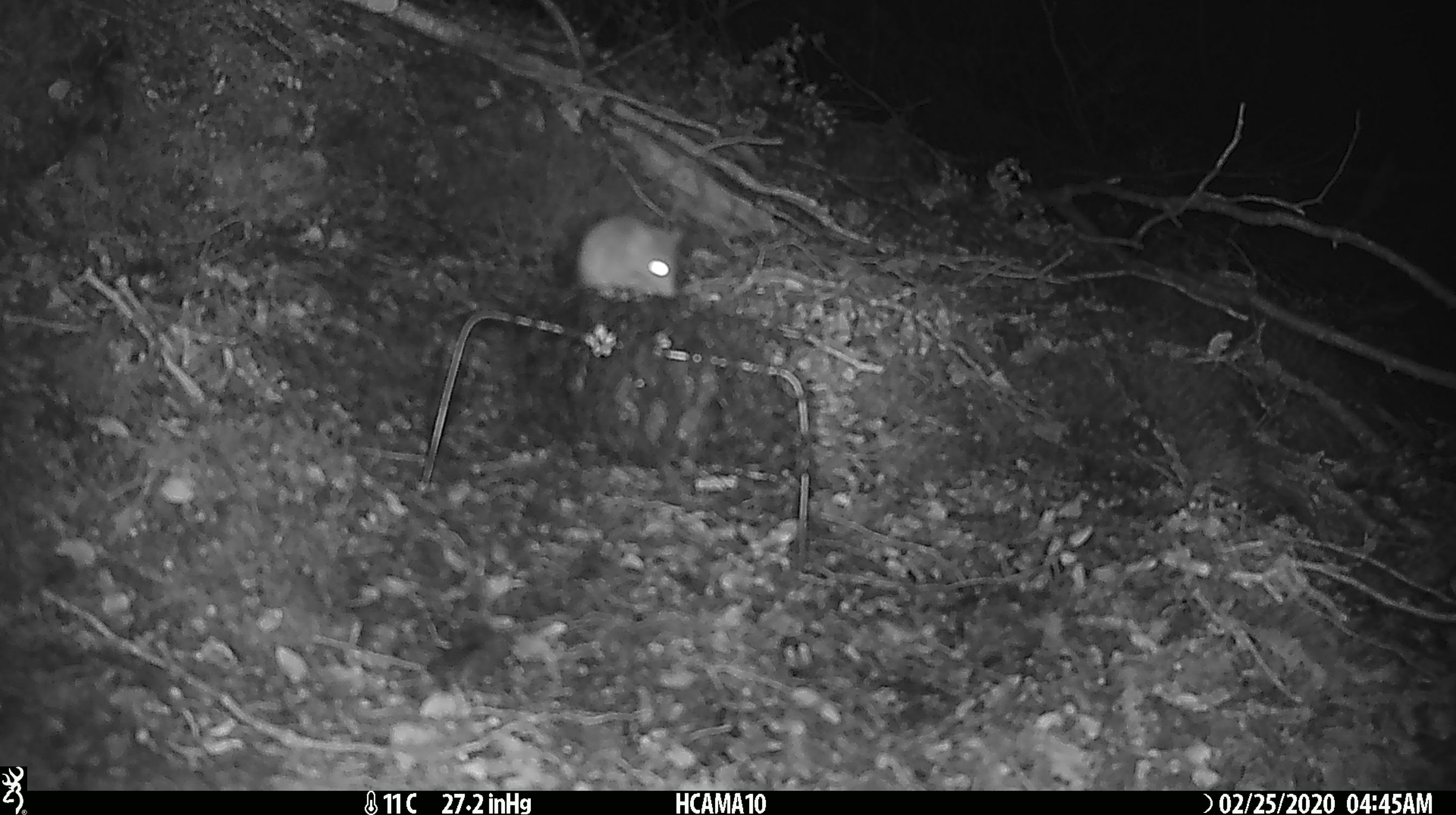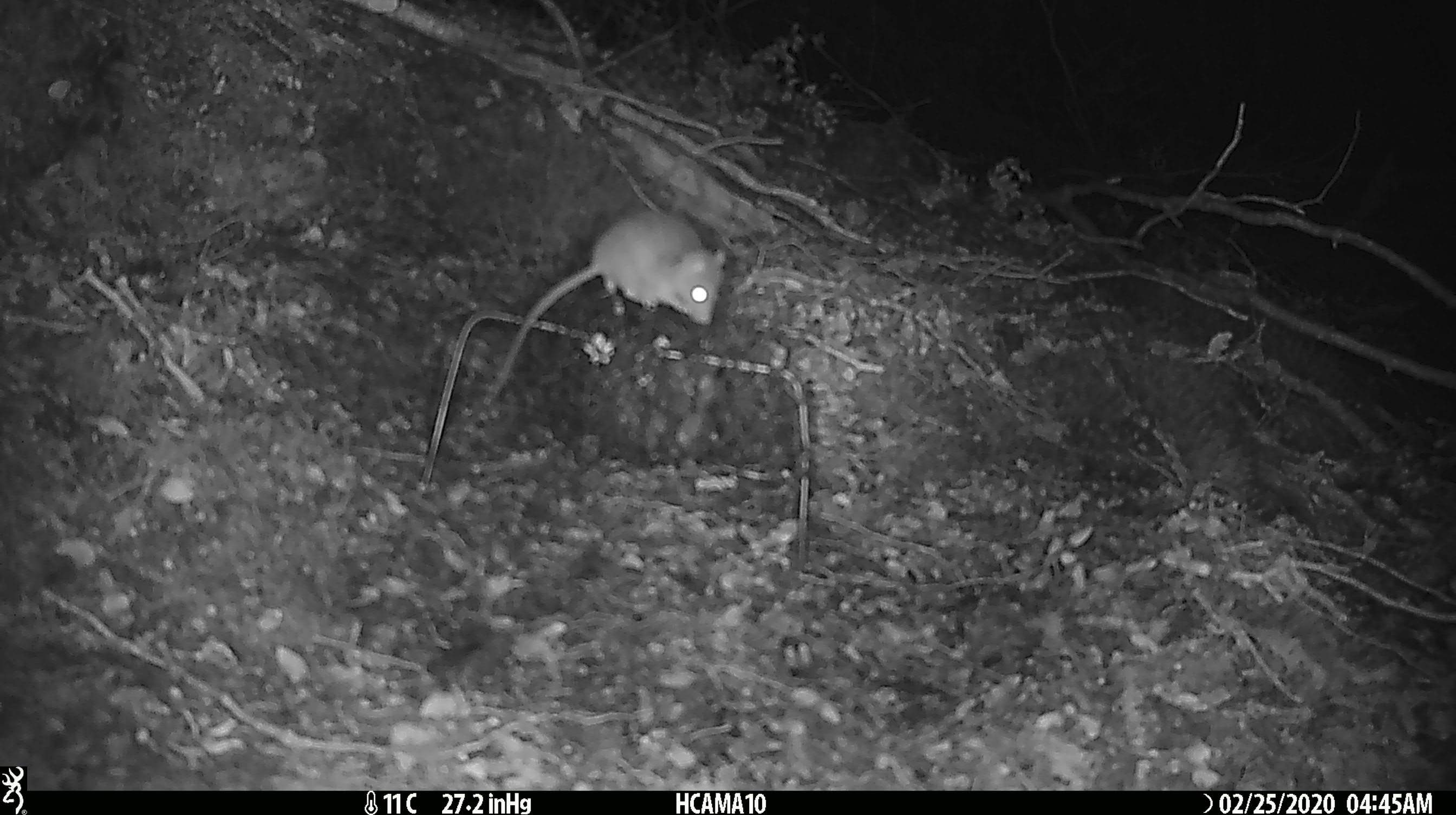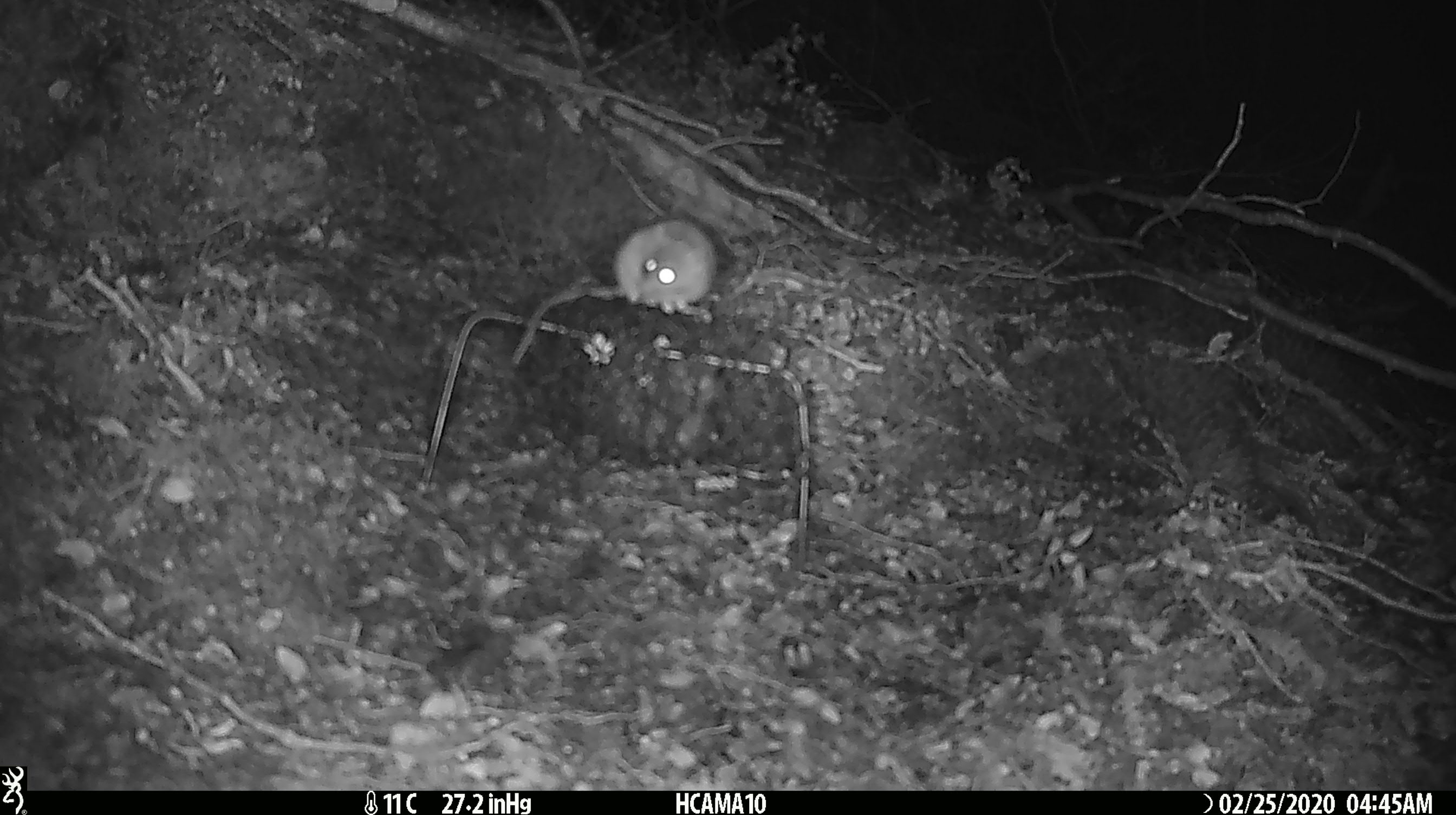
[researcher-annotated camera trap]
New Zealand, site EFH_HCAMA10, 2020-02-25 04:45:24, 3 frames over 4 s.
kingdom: Animalia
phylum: Chordata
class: Mammalia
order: Rodentia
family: Muridae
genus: Mus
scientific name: Mus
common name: mouse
Mouse (Mus).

===

Your instructions: Your copy should match the data above exactly, apart from the pictures.

Result of the task:
[researcher-annotated camera trap]
New Zealand, site EFH_HCAMA10, 2020-02-25 04:45:24, 3 frames over 4 s.
kingdom: Animalia
phylum: Chordata
class: Mammalia
order: Rodentia
family: Muridae
genus: Mus
scientific name: Mus
common name: mouse
Mouse (Mus).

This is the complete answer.